Social - Contrat de travail et relations individuelles
09/10/2020
Les arrêts de la Chambre sociale de la Cour de cassation à retenir parmi les non publiés du fonds de concours de la semaine du 5 octobre 2020.
 
Travail temporaire : l’entreprise de travail temporaire, qui perd sa qualité d’employeur au terme de la mission, n’est plus débitrice du montant du salaire pour la période postérieure
Selon l’article L. 1251-1 du Code du travail, le recours au travail temporaire a pour objet la mise à disposition temporaire d’un salarié par une entreprise de travail temporaire au bénéfice d’un client utilisateur pour l’exécution d’une mission. Il en résulte que l’entreprise de travail temporaire, qui perd sa qualité d’employeur au terme de la mission, n’est plus débitrice du montant du salaire pour la période postérieure, peu important la requalification du contrat de mission en contrat à durée indéterminée dans les rapports entre le salarié et l’entreprise utilisatrice. Cass. soc. 30 sept. 2020, n° 19-12.416 F-D

Convention de forfait de salaire irrégulière : quel impact sur le décompte et le paiement des heures supplémentaires et sur la rémunération ?

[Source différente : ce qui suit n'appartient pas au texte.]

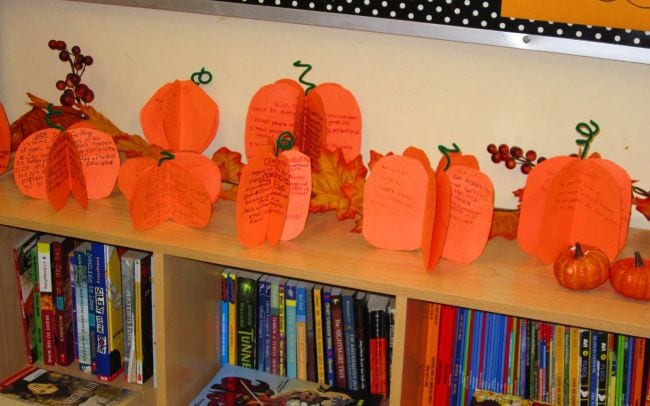 3-D paper pumpkins with stories written on them laid out on a bookshelf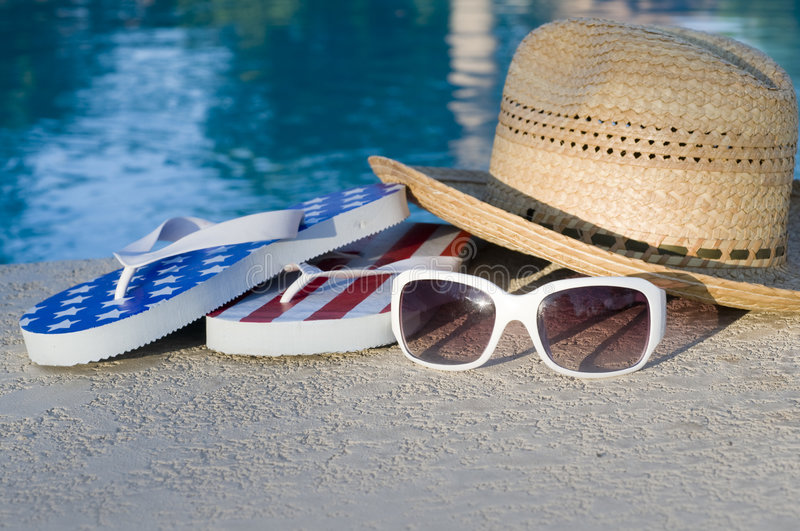 American vacation. Sun hat, white sunglasses and flip flops royalty free stock photography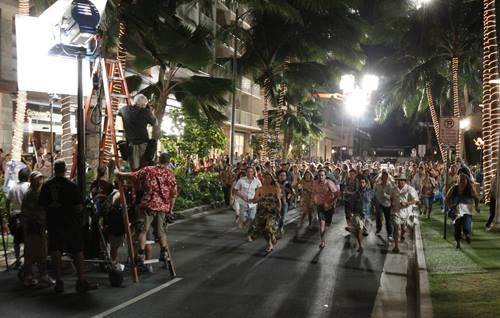 July 17, 2013:  Lewers street in ‪‎Waikiki‬ is shut down tonight to shoot scenes for the new ‪‎Godzilla‬ film, which is set to release next May. There were about 300 extras for a chase scene in the movie.  Photo by Jamm Aquino Source: Honolulu Star Advertiser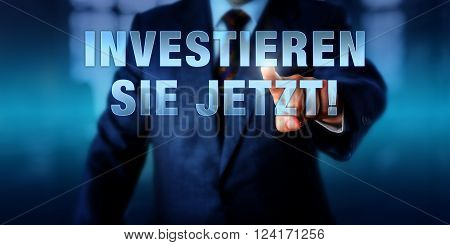 Businessman is pressing INVESTIEREN SIE JETZT! on a touch display interface. German language call to action meaning DO INVEST NOW. Virtual text on a transparent visual screen. Financial concept.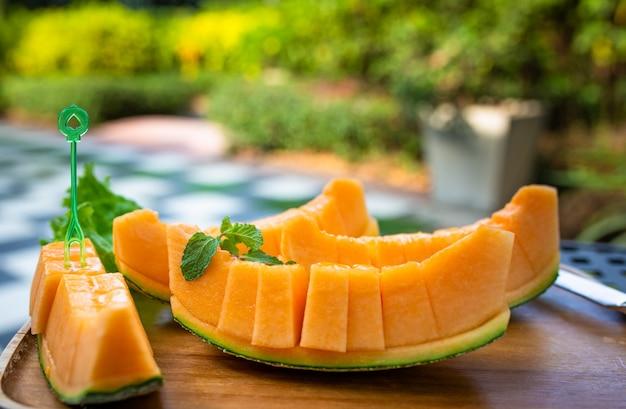 Tranches fraîches de melon sucré orange mis sur une plaque en bois.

En présence d'une convention de forfait de salaire irrégulière, le décompte et le paiement des heures supplémentaires doit s'effectuer selon le droit commun, au regard de la durée légale hebdomadaire de 35 heures ou de la durée considérée comme équivalente.

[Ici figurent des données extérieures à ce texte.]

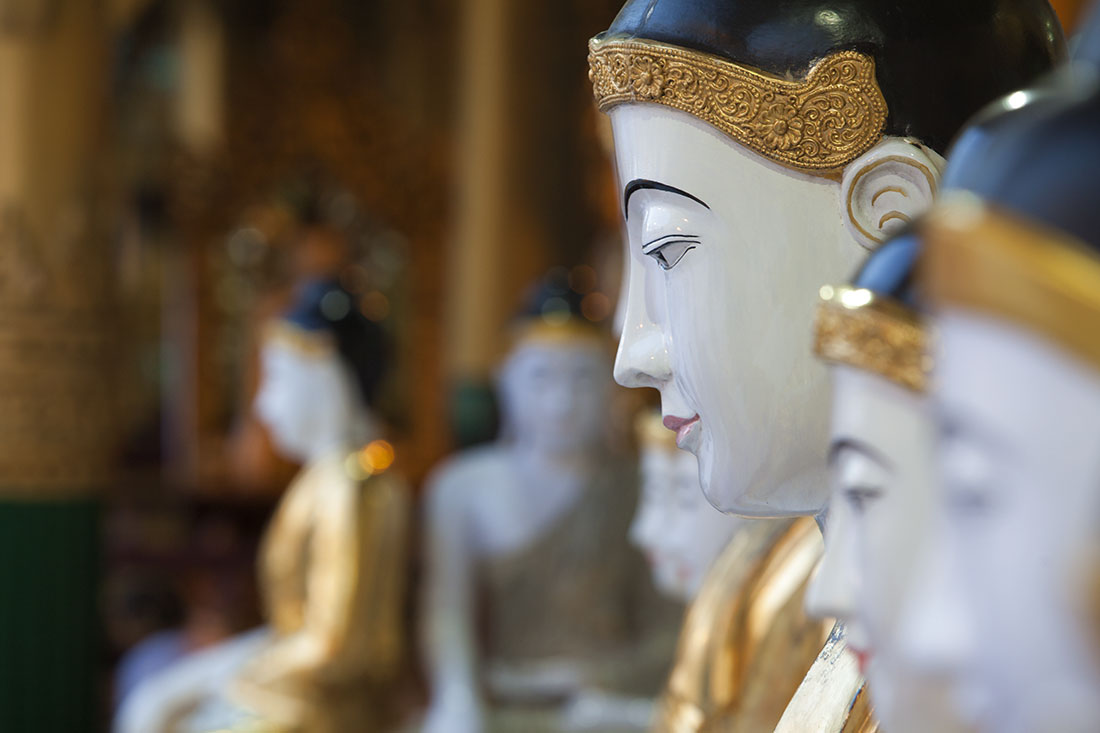Buddhas inside the Shwedagon Pagoda, Yangon
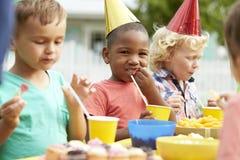 Παιδιά που απολαμβάνουν την υπαίθρια γιορτή γενεθλίων από κοινού Στοκ Εικόνες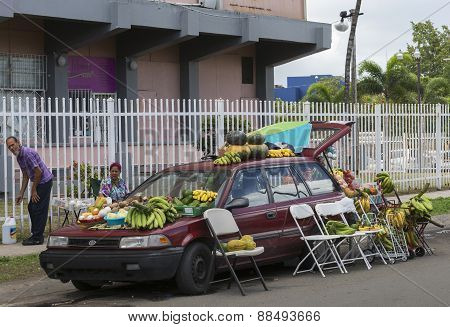 Farmer Sells Fruit Out Of His Car.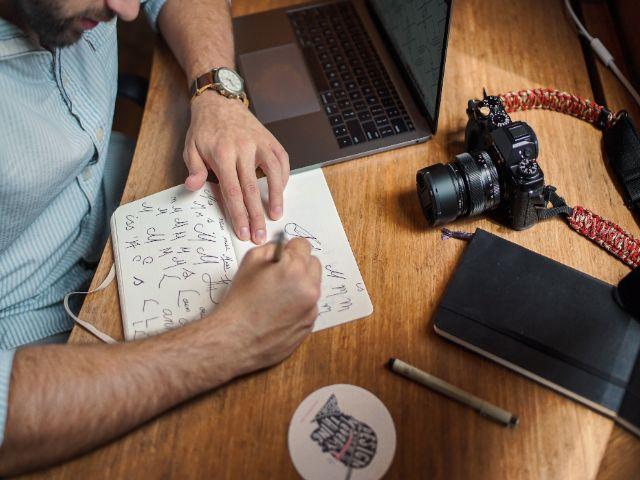 ノートに文字を書き留める髭の男性。傍らにはカメラとパソコン。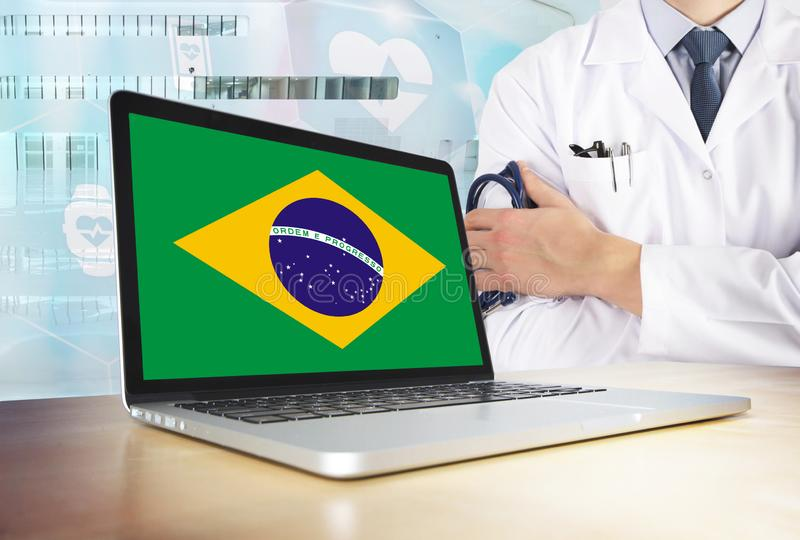 Brazil healthcare system in tech theme. Brazilian flag on computer screen. Doctor standing with stethoscope in hospital. Cryptocurrency and Blockchain concept stock image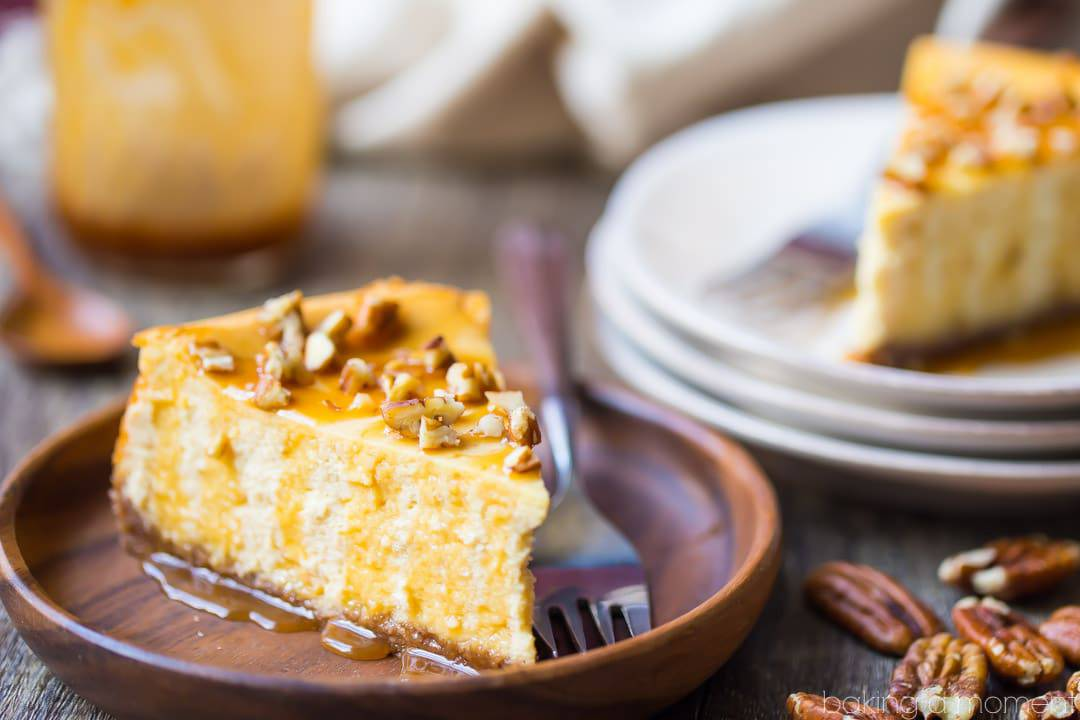 Caramel pecan cheesecake slice on a plate, garnished with caramel sauce and chopped pecans, with a stack of plates and a jar of caramel sauce in the background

Par ailleurs, lorsqu’il a été rémunéré sur la base du nombre d’heures stipulé dans la convention de forfait en heures reconnue irrégulière, si le salarié ne peut prétendre entre la 35 et la dernière heure de ce forfait, au paiement du salaire de base une deuxième fois, il peut prétendre aux majorations  afférentes aux heures supplémentaires, effectuées au-delà de la durée légale, dont le juge doit vérifier l'existence et le nombre. Cass. soc. 30 sept. 2020, n° 18-26.795 F-D
 
La clause de l'accord de mobilité , qui prévoyait que les propositions de mobilité pourront concerner tous les établissements de l'entreprise existant à la date de sa conclusion, était précise, peu important qu'elle ne dresse pas la liste de ces établissements. Cass. soc. 30 sept. 2020, n° 18-26.756 F-D
 
Facebook : les messages publiés doivent contenir des termes injurieux, diffamatoires ou excessifs visant explicitement l’employeur
Une salariée a été licenciée pour faute grave, l'employeur lui reprochant un dénigrement de l'entreprise notamment sur une page de son compte Facebook accessible au public. Contestant son licenciement, la salariée a saisi la juridiction prud’homale de diverses demandes. La société fait grief à l'arrêt d’appel de dire le licenciement dépourvu de cause réelle et sérieuse. Elle avance, notamment, que commet une faute grave le salarié qui laisse publier sur sa page Facebook accessible à tous, des propos injurieux ou outranciers, et en toute hypothèse portant préjudice à son employeur. À tort. La cour d’appel a fait ressortir que les messages diffusés par la salariée ne contenaient pas de termes injurieux, diffamatoires ou excessifs visant explicitement l’employeur. Cass. soc., 30 sept. 2020, n° 19-10.123 FS-D

Baisse de la rémunération : il faut une acceptation expresse et non équivoque du salarié
Le contrat de travail ne peut être modifié qu'avec l'accord exprès du salarié, lequel ne peut résulter de son silence ou de la poursuite par lui de l’exécution du contrat de travail aux nouvelles conditions. La rémunération du salarié constitue un élément du contrat de travail qui ne peut être modifié sans son accord.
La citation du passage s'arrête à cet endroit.